Task goal →
Copy out all the entries exactly.

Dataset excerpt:
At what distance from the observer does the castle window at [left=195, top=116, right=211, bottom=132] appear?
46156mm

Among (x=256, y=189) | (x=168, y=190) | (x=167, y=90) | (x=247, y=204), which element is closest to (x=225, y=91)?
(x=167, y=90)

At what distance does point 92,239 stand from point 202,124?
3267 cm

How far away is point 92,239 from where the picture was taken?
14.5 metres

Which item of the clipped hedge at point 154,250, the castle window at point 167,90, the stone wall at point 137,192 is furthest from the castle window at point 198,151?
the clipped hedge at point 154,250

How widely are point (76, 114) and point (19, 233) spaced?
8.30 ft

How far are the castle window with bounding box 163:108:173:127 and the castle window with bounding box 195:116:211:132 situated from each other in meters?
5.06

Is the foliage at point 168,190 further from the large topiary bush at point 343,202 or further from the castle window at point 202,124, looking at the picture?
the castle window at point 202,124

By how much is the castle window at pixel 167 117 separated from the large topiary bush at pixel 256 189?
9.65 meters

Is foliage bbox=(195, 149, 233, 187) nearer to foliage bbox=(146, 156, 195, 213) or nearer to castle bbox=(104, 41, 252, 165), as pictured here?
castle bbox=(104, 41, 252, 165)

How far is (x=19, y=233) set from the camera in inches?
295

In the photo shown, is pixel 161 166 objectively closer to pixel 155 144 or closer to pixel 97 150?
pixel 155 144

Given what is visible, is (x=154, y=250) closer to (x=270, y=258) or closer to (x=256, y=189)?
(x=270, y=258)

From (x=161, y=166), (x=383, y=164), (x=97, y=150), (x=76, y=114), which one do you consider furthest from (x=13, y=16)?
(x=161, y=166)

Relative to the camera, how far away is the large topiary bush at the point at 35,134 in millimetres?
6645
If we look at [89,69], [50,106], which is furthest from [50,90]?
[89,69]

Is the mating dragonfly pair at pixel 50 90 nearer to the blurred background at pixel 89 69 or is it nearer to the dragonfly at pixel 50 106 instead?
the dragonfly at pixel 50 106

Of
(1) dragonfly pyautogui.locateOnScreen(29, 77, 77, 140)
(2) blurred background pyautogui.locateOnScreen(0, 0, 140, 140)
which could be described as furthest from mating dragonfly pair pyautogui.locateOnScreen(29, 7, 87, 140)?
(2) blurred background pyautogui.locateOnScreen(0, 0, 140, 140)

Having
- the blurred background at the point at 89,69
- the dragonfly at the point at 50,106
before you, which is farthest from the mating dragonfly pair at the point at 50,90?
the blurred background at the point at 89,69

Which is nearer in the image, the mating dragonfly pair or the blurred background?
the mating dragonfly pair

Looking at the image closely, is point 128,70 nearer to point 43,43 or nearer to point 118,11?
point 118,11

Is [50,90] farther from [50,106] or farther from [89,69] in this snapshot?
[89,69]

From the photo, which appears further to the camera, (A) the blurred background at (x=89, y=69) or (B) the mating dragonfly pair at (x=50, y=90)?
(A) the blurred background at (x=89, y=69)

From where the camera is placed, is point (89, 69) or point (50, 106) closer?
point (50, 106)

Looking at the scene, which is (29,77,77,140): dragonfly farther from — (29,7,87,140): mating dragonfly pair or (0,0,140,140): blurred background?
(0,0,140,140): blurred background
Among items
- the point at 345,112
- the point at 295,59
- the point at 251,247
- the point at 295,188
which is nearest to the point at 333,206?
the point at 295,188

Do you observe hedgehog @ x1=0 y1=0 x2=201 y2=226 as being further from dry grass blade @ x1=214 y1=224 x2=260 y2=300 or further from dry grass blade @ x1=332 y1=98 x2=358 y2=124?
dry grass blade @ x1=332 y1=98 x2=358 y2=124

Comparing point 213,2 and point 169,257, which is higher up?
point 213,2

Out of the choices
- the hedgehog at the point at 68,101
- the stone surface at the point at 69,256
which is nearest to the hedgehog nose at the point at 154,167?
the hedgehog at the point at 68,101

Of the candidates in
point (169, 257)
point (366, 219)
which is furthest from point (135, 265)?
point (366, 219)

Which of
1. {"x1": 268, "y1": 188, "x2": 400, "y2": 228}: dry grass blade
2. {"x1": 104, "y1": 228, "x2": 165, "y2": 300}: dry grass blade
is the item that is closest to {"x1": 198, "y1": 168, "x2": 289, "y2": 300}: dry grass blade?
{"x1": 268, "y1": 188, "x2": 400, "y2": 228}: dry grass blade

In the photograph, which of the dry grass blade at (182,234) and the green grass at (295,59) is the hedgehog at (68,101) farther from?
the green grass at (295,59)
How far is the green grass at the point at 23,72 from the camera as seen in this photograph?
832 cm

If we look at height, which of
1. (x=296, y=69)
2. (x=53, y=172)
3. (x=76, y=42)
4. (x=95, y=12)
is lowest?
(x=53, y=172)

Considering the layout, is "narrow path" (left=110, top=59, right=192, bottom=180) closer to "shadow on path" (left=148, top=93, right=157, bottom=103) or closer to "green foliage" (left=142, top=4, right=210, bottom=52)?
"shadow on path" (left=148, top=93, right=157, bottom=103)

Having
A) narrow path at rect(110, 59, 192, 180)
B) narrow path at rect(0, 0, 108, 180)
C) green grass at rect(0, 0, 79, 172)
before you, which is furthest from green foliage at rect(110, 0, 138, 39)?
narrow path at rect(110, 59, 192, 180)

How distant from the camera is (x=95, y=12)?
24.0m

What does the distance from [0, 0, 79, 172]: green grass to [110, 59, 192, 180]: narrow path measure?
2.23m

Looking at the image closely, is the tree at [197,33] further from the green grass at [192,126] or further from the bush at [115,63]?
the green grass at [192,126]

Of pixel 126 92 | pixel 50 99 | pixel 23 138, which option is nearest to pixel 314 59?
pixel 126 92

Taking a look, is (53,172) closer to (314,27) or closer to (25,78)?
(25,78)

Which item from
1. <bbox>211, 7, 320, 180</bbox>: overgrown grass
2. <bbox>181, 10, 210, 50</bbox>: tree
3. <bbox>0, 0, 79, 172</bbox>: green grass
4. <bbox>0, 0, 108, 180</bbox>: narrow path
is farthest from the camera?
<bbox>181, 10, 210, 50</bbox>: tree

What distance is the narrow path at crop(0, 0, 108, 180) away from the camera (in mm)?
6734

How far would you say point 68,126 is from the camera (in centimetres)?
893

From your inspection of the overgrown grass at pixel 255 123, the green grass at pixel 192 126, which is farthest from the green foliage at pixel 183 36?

Answer to the task →
At what distance from the observer does the castle window at [left=195, top=116, right=211, bottom=132] appear?
46156mm

Among (x=256, y=189) | (x=168, y=190) | (x=167, y=90) | (x=247, y=204), which element is closest to (x=225, y=91)?
(x=167, y=90)

At what distance does point 92,239 stand from point 202,124?
3267 cm

How far away is point 92,239 from where the picture was taken?
14.5 metres

Which item of the clipped hedge at point 154,250, the castle window at point 167,90, the stone wall at point 137,192 is furthest from the castle window at point 198,151?
the clipped hedge at point 154,250

How widely are point (76, 114) and point (19, 233) spaced?
8.30 ft

How far are the castle window with bounding box 163:108:173:127 and the castle window with bounding box 195:116:211:132 situated from each other in meters?
5.06

Is the foliage at point 168,190 further from the large topiary bush at point 343,202 or further from the castle window at point 202,124, looking at the picture?
the castle window at point 202,124

By how much is the castle window at pixel 167 117 separated from the large topiary bush at pixel 256 189?
9.65 meters

Is foliage bbox=(195, 149, 233, 187) nearer to foliage bbox=(146, 156, 195, 213) or nearer to castle bbox=(104, 41, 252, 165), as pictured here?
castle bbox=(104, 41, 252, 165)

How far is (x=19, y=233) set from the camera in inches?
295

In the photo shown, is pixel 161 166 objectively closer to pixel 155 144 or closer to pixel 97 150?
pixel 155 144

Given what is visible, is (x=154, y=250) closer to (x=270, y=258) or closer to (x=256, y=189)?
(x=270, y=258)

From (x=161, y=166), (x=383, y=164), (x=97, y=150), (x=76, y=114), which one do you consider furthest from (x=13, y=16)?
(x=161, y=166)

Relative to the camera, how far away is the large topiary bush at the point at 35,134 in millimetres?
6645
If we look at [89,69], [50,106], which is furthest from [50,90]?
[89,69]

Is the mating dragonfly pair at pixel 50 90 nearer to the blurred background at pixel 89 69 or is it nearer to the dragonfly at pixel 50 106 instead?
the dragonfly at pixel 50 106

Of
(1) dragonfly pyautogui.locateOnScreen(29, 77, 77, 140)
(2) blurred background pyautogui.locateOnScreen(0, 0, 140, 140)
which could be described as furthest from mating dragonfly pair pyautogui.locateOnScreen(29, 7, 87, 140)?
(2) blurred background pyautogui.locateOnScreen(0, 0, 140, 140)

Having
- the blurred background at the point at 89,69
- the dragonfly at the point at 50,106
before you, which is farthest from the mating dragonfly pair at the point at 50,90?
the blurred background at the point at 89,69

Which is nearer in the image, the mating dragonfly pair or the blurred background?
the mating dragonfly pair

Looking at the image closely, is point 128,70 nearer to point 43,43 or nearer to point 118,11?
point 118,11

Is [50,90] farther from [50,106] or farther from [89,69] in this snapshot?
[89,69]

From the photo, which appears further to the camera, (A) the blurred background at (x=89, y=69) or (B) the mating dragonfly pair at (x=50, y=90)?
(A) the blurred background at (x=89, y=69)

From where the camera is placed, is point (89, 69) or point (50, 106) closer?
point (50, 106)

Looking at the scene, which is (29,77,77,140): dragonfly farther from — (29,7,87,140): mating dragonfly pair or (0,0,140,140): blurred background?
(0,0,140,140): blurred background
Among items
- the point at 345,112
- the point at 295,59
- the point at 251,247
- the point at 295,188
which is nearest to the point at 333,206?
the point at 295,188

Do you observe hedgehog @ x1=0 y1=0 x2=201 y2=226 as being further from dry grass blade @ x1=214 y1=224 x2=260 y2=300 or further from dry grass blade @ x1=332 y1=98 x2=358 y2=124?
dry grass blade @ x1=332 y1=98 x2=358 y2=124

Comparing point 213,2 and point 169,257, which is higher up?
point 213,2

Out of the choices
- the hedgehog at the point at 68,101
- the stone surface at the point at 69,256
which is nearest to the hedgehog nose at the point at 154,167?
the hedgehog at the point at 68,101

Of the candidates in
point (169, 257)
point (366, 219)
which is furthest from point (135, 265)?
point (366, 219)

Which of
1. {"x1": 268, "y1": 188, "x2": 400, "y2": 228}: dry grass blade
2. {"x1": 104, "y1": 228, "x2": 165, "y2": 300}: dry grass blade
is the item that is closest to {"x1": 198, "y1": 168, "x2": 289, "y2": 300}: dry grass blade?
{"x1": 268, "y1": 188, "x2": 400, "y2": 228}: dry grass blade

In the photograph, which of the dry grass blade at (182,234) and the green grass at (295,59) is the hedgehog at (68,101) farther from?
the green grass at (295,59)
How far is the green grass at the point at 23,72 from the camera as seen in this photograph?
832 cm

If we look at height, which of
1. (x=296, y=69)
2. (x=53, y=172)
3. (x=76, y=42)
4. (x=95, y=12)
is lowest?
(x=53, y=172)

Considering the layout, is "narrow path" (left=110, top=59, right=192, bottom=180) closer to "shadow on path" (left=148, top=93, right=157, bottom=103) or closer to "green foliage" (left=142, top=4, right=210, bottom=52)?
"shadow on path" (left=148, top=93, right=157, bottom=103)

Having
A) narrow path at rect(110, 59, 192, 180)
B) narrow path at rect(0, 0, 108, 180)
C) green grass at rect(0, 0, 79, 172)
before you, which is furthest from green foliage at rect(110, 0, 138, 39)?
narrow path at rect(110, 59, 192, 180)

How distant from the camera is (x=95, y=12)?
24.0m

What does the distance from [0, 0, 79, 172]: green grass to [110, 59, 192, 180]: narrow path measure?
2.23m

Looking at the image closely, is the tree at [197,33] further from the green grass at [192,126] or further from the bush at [115,63]?
the green grass at [192,126]

Of pixel 126 92 | pixel 50 99 | pixel 23 138, which option is nearest to pixel 314 59?
pixel 126 92

Taking a look, is (53,172) closer to (314,27) or closer to (25,78)?
(25,78)

Which item from
1. <bbox>211, 7, 320, 180</bbox>: overgrown grass
2. <bbox>181, 10, 210, 50</bbox>: tree
3. <bbox>0, 0, 79, 172</bbox>: green grass
4. <bbox>0, 0, 108, 180</bbox>: narrow path
is farthest from the camera?
<bbox>181, 10, 210, 50</bbox>: tree

What distance is the narrow path at crop(0, 0, 108, 180) away from the camera (in mm)?
6734

How far would you say point 68,126 is from the camera (in centimetres)?
893

From your inspection of the overgrown grass at pixel 255 123, the green grass at pixel 192 126, which is farthest from the green foliage at pixel 183 36?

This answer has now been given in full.